We follow two artists on their journeys of self-discovery at the then best art college in the USA, The San Francisco Art Institute.

 

San Francisco was an affordable place then, with a full-sized apartment near Russian Hill going for 150 dollars a month; at a nearby store you could get a 16-ounce Coors beer for 17 cents.

 

At the Pillory bar near the Art Institute down Chestnut Street, a 20-ounce pint of fresh Miller High Life beer cost 70 cents. An equally large pint of Guinness or Watney’s ale would set you back a cool dollar. The Pillory’s great jukebox featured such great songs as The Band’s “Don’t Do It."

 

You could call it the best of both worlds -- high-grade grass was still readily available in San Fran (you never called  it Frisco unless you were wearing Hell’s Angels colors) and that scene was melding with the Seventies drinking scene, with jugs of California red wine always on hand at art openings at the SFAI.

 

The book’s two protagonists, both studying painting at the AI, save their pennies and travel to Europe for a break from art school.

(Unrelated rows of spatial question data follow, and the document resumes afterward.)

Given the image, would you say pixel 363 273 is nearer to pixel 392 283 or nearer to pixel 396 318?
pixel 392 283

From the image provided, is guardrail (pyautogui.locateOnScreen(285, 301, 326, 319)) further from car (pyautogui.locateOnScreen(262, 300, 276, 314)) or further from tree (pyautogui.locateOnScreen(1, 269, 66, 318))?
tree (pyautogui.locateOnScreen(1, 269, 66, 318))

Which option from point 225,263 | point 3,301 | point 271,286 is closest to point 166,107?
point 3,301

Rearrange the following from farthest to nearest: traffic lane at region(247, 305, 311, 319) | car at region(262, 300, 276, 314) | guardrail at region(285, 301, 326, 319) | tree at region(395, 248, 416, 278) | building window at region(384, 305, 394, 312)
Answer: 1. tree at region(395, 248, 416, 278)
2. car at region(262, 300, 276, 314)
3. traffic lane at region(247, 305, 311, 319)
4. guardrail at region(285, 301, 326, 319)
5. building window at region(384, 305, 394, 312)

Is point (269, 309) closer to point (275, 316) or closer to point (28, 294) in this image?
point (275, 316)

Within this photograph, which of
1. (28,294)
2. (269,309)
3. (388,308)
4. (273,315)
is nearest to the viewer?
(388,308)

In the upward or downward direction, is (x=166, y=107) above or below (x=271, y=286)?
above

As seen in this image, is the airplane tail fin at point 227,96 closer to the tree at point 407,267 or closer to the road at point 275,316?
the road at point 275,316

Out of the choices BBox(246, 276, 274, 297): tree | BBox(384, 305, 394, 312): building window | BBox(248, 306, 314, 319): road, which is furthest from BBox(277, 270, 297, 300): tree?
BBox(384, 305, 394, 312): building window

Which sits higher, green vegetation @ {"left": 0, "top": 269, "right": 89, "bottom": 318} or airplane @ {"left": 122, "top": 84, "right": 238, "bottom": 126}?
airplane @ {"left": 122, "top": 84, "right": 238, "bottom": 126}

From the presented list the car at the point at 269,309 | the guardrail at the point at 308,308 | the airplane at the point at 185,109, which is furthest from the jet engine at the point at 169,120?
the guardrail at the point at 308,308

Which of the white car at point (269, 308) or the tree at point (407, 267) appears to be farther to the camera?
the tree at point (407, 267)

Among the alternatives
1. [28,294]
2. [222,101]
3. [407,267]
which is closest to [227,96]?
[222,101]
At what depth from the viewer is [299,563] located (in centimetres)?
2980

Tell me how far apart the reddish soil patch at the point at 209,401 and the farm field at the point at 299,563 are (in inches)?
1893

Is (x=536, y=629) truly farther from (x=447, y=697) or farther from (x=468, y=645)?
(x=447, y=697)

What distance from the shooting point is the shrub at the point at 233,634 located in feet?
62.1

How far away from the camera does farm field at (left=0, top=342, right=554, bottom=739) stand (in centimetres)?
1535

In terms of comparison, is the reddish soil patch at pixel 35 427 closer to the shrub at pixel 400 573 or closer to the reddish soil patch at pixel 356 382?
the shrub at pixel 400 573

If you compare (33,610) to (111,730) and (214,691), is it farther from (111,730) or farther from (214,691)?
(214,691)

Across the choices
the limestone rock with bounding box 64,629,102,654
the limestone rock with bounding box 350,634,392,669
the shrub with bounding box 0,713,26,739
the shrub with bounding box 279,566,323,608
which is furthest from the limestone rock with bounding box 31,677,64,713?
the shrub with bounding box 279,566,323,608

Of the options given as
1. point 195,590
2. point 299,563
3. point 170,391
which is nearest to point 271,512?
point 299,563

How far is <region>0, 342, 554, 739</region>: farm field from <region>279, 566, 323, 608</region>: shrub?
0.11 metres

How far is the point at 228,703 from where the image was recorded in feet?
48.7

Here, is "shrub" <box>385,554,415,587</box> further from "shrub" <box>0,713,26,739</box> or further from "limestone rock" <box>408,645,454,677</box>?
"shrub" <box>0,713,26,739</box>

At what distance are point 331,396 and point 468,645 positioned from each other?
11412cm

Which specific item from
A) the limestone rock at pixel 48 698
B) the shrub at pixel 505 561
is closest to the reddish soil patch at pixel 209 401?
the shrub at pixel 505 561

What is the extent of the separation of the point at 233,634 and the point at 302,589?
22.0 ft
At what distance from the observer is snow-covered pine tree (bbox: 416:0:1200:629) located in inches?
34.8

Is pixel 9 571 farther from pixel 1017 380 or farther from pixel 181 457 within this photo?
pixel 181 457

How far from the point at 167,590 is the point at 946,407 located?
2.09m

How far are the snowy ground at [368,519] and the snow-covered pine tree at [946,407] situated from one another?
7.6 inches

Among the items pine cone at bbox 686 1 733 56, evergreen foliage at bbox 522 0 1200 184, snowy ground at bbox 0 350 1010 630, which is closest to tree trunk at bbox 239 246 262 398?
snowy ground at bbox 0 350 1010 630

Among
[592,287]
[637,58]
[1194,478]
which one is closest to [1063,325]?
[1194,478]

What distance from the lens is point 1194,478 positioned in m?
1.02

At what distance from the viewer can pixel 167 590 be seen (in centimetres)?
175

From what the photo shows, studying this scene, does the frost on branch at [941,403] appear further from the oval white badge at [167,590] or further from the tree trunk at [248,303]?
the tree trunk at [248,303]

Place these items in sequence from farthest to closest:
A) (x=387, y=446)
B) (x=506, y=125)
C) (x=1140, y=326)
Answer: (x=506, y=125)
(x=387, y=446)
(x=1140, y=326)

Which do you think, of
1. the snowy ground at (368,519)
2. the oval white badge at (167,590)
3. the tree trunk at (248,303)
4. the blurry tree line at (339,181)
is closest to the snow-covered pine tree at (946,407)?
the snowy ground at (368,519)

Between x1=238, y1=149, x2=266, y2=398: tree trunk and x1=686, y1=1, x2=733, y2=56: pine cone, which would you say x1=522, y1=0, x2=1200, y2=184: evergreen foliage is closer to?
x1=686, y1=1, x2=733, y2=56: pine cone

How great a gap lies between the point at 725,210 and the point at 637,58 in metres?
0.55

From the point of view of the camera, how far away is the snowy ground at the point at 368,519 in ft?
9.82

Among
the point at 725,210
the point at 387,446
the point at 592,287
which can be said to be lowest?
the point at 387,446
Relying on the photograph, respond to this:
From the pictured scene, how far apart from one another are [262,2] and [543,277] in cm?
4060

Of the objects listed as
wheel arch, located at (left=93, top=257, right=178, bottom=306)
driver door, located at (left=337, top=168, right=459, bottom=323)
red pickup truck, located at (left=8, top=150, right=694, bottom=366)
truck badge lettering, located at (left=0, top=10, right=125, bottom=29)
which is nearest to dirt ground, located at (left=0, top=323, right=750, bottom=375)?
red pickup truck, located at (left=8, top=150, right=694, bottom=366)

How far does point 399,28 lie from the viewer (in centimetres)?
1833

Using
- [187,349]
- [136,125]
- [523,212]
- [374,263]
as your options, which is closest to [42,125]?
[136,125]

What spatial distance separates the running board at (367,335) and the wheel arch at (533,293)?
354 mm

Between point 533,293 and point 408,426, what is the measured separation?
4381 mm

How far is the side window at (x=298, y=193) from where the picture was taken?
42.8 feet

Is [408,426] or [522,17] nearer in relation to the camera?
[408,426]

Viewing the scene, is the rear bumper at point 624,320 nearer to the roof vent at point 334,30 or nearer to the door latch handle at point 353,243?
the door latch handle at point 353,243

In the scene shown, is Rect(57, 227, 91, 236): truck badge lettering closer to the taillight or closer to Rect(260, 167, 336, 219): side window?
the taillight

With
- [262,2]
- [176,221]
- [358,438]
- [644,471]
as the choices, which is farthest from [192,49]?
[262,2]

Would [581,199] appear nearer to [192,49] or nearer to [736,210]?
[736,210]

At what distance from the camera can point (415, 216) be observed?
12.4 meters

Europe was quite affordable in those days, with a full-sized meal of Pommes Frittes and Moutard wrapped in newspaper available at a stand on the Boulevard St. Michel on the Left Bank for 25 cents US.

 

A bottle of wine at a corner store cost less than a dollar, and a great-tasting baguette was a few cents US.

 

In Paris the couple is startled to see a concert poster announcing a gig by the Grateful Dead -- they were amazed to make it all the way to Europe to see a performance by the San Francisco Sixties staple. Of course, they attend the concert.

 

Back in San Francisco, at a rocky point in their relationship, the two protagonists have a period of “not seeing each other."

 

The story concludes at “The Last Waltz” concert -- the farewell concert by The Band that featured such guest performers as Bob Dylan, Eric Clapton, Van Morrison, Neil Young and Muddy Waters with guitarist Bob Margolin.

 

After they are reunited, the couple listens to The Band perform the great tune “Don’t Do It," their favorite song on the Pillory jukebox.

 

 

(Author’s note: perhaps the film’s producers could gain rights to show portions of Martin Scorcese’s great film “The Last Waltz” to be used as backdrop as the protagonists are superimposed on the footage.)